Copy out the listing from the line containing "From this depicted" through the end of the listing, switching "woman's arm" to "woman's hand" everywhere it appears. Change nothing else.

#### Task data ####

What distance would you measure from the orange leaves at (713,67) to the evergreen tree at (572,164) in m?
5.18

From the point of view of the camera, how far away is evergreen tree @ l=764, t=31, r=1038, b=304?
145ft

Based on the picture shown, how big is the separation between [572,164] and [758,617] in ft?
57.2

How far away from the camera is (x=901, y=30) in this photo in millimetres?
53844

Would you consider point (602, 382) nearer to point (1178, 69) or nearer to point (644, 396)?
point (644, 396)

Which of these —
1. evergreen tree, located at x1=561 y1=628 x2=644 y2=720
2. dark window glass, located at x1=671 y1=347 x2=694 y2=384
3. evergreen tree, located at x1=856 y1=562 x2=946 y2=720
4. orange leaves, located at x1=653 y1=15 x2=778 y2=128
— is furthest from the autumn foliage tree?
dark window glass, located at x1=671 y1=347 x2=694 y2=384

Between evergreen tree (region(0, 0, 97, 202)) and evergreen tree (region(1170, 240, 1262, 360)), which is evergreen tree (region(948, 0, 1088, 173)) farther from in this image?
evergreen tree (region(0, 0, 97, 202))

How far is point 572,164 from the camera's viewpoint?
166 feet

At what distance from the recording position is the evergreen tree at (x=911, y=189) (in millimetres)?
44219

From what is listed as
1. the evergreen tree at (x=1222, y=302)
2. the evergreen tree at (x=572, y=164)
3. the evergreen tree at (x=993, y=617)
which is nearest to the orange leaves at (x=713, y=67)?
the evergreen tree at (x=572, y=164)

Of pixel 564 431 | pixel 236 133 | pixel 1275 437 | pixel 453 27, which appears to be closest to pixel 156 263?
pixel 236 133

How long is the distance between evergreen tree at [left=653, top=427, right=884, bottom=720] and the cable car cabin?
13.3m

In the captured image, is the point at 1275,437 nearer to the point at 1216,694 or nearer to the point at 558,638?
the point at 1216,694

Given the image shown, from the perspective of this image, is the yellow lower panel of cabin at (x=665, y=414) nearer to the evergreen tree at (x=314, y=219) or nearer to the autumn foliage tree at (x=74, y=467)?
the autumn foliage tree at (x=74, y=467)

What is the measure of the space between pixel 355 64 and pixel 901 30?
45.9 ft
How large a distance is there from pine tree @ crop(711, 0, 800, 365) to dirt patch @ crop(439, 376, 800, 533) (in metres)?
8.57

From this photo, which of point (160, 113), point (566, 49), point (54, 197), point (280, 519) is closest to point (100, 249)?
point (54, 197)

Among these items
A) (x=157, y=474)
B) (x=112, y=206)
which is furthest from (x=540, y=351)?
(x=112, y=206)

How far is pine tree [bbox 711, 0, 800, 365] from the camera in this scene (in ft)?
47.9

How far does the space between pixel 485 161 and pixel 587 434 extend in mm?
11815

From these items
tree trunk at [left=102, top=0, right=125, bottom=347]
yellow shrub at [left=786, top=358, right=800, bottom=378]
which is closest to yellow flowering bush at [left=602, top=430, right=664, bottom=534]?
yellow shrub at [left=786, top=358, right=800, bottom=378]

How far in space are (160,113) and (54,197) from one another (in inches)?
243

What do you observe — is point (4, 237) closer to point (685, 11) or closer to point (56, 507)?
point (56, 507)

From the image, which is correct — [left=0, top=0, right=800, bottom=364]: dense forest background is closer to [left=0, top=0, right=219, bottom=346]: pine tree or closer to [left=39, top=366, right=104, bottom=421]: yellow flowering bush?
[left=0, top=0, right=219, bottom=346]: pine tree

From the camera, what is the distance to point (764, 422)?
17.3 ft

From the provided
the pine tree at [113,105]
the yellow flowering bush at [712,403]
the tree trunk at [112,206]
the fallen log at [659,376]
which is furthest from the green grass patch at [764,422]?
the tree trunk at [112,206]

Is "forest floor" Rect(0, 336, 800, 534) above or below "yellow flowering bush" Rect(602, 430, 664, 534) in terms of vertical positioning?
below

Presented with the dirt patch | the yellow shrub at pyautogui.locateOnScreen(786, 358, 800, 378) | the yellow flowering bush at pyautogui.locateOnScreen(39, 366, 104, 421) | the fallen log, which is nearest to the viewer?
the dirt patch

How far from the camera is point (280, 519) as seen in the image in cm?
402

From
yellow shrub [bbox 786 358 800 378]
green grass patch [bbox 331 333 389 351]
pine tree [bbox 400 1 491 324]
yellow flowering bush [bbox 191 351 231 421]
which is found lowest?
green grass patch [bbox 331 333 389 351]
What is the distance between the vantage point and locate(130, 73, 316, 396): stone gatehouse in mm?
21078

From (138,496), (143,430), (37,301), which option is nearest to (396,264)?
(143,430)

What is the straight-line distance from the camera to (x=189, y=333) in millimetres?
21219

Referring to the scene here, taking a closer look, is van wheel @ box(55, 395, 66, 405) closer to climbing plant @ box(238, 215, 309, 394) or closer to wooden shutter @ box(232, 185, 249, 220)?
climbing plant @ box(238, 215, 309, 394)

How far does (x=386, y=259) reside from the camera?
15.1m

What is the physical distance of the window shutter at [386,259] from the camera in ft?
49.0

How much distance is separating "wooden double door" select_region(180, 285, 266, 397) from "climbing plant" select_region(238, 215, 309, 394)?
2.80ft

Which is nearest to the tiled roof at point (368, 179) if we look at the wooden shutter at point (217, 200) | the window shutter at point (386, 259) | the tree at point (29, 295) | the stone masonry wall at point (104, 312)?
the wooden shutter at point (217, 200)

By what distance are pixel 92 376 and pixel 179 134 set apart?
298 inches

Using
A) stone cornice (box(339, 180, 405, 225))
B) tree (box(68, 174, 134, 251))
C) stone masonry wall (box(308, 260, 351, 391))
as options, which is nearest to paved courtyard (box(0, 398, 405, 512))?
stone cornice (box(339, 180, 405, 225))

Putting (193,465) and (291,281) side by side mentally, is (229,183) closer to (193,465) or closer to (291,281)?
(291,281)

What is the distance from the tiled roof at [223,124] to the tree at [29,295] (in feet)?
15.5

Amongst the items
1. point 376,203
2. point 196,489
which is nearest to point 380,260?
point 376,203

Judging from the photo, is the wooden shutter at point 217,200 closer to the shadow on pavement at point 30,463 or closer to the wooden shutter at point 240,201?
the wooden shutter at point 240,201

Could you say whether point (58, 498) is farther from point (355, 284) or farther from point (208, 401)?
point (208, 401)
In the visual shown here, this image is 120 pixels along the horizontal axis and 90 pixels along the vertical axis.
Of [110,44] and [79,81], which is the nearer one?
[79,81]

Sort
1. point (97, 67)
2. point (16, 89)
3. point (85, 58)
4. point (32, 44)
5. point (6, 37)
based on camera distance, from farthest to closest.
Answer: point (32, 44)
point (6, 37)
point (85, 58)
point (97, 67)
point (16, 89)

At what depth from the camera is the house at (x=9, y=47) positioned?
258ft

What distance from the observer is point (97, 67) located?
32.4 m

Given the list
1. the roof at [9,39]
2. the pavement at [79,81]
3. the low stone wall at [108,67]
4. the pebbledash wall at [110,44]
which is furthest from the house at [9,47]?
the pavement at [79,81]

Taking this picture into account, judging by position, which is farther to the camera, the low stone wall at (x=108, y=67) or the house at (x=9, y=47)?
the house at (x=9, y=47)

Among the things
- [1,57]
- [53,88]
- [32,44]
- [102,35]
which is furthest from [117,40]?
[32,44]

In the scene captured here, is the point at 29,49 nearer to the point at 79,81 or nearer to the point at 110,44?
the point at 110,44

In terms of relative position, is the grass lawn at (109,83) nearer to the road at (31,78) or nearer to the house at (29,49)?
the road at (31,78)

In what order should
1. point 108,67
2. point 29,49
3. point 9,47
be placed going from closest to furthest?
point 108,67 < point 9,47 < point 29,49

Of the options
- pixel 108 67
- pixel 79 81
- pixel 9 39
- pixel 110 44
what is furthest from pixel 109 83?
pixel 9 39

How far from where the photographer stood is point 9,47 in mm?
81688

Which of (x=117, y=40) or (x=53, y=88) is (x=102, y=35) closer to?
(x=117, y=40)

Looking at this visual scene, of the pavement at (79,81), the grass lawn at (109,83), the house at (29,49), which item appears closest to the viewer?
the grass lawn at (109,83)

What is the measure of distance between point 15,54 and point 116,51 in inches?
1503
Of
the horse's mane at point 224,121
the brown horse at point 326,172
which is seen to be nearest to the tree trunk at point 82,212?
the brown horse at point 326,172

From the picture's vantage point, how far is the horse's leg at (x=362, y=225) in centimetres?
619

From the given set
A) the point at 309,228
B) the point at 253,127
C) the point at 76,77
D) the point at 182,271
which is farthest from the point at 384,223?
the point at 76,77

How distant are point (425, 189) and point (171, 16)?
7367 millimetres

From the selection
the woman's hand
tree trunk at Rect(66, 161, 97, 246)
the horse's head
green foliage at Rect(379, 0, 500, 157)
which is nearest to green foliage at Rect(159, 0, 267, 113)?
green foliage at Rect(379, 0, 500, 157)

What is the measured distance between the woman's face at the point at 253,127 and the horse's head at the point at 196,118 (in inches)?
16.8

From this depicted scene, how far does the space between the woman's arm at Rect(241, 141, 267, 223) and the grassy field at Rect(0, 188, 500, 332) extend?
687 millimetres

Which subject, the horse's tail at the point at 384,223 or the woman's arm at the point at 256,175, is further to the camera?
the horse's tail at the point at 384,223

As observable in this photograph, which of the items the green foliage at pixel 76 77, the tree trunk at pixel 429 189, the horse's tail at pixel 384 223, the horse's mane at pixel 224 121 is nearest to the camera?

####

> [Correct response]
From this depicted scene, how far does the space between the woman's hand at Rect(241, 141, 267, 223) and the grassy field at Rect(0, 188, 500, 332) extend?
687 millimetres

Which subject, the horse's tail at the point at 384,223 or the woman's hand at the point at 256,175, is further to the camera?
the horse's tail at the point at 384,223

As observable in this photograph, which of the items the green foliage at pixel 76 77, the tree trunk at pixel 429 189, the horse's tail at pixel 384 223, the horse's mane at pixel 224 121 is nearest to the camera?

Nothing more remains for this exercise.